Tsukuru really liked her. She was bright and attractive, and while she didn’t provide intellectual stimulation like Haida, she had a cheerful, open personality, plenty of curiosity, and was an enjoyable conversationalist. She enjoyed making love, too, and being with her taught him much about women’s bodies.
She wasn’t good at cooking, but enjoyed cleaning, and before long she had his apartment sparkling clean. She replaced his curtains, sheets, pillowcases, towels, and bath mats with brand-new ones. She brought color and vitality into Tsukuru’s post-Haida life. But he didn’t choose to sleep with her out of passion, or because he was fond of her, or even to lessen his loneliness. Though he probably would never have admitted it, he was hoping to prove to himself that he wasn’t gay, that he was capable of having sex with a real woman, not just in his dreams. This was his main objective.
And he achieved his goal.
She stayed overnight at his place on weekends, just as Haida had done not so long before. They would make love leisurely, sometimes having sex almost until dawn. As he made love to her, he tried hard to think of nothing beyond her and her body. He focused, switched off his imagination, and chased away everything that wasn’t there—Shiro and Kuro’s naked bodies, and Haida’s lips—as best he could. She was on the pill, so he could come freely inside her. She enjoyed sex with him and seemed to be satisfied. When she orgasmed she always cried out in a strange voice. It’s okay, Tsukuru told himself. I’m normal, after all. Thanks to this relationship, his erotic dreams disappeared.
They saw each other for eight months, then mutually agreed to break up, just before he graduated from college. A railroad company had offered him a job, and his part-time work at the architectural firm was over. While she was seeing Tsukuru she had another boyfriend, someone back in her hometown in Niigata, whom she’d known since childhood (information she had disclosed from the first day they slept together). She was going to marry him in April. She planned to quit her job at the architectural firm and move to Sanjo City, where her fiancé worked. “So I won’t be able to see you anymore,” she told Tsukuru one day as they lay in bed.
“He’s a very good person,” she said, resting her hand on Tsukuru’s. “We’re well suited to each other.”
“I hate the thought of not seeing you again,” Tsukuru said, “but I suppose I should congratulate you.”

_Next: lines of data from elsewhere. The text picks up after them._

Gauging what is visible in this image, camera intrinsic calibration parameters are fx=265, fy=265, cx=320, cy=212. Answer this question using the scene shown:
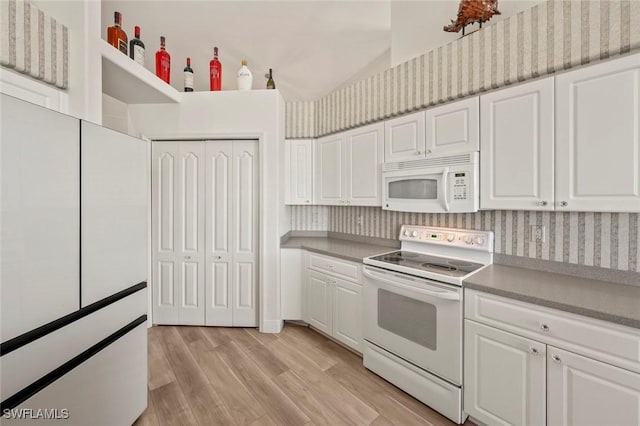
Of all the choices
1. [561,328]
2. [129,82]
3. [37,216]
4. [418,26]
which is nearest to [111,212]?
[37,216]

“Thank you,” she said. Then, as if writing a tiny footnote at the corner of a page, she added, “I might have a chance to see you again, someday.”
“That would be great,” Tsukuru said, though he found it hard to decipher that footnote. When she’s with her fiancé, he suddenly wondered, does she cry out in the same way? The two of them made love again.
And he really did feel bad about not being able to see her once a week. He knew that if he wanted to avoid having graphic erotic dreams, and live more in the present, he needed a regular sexual partner. But still, her marriage was, if anything, a good development for him, as he’d never felt anything for her beyond a calm fondness and a healthy physical desire. And at that point Tsukuru was about to embark on a new stage in his life.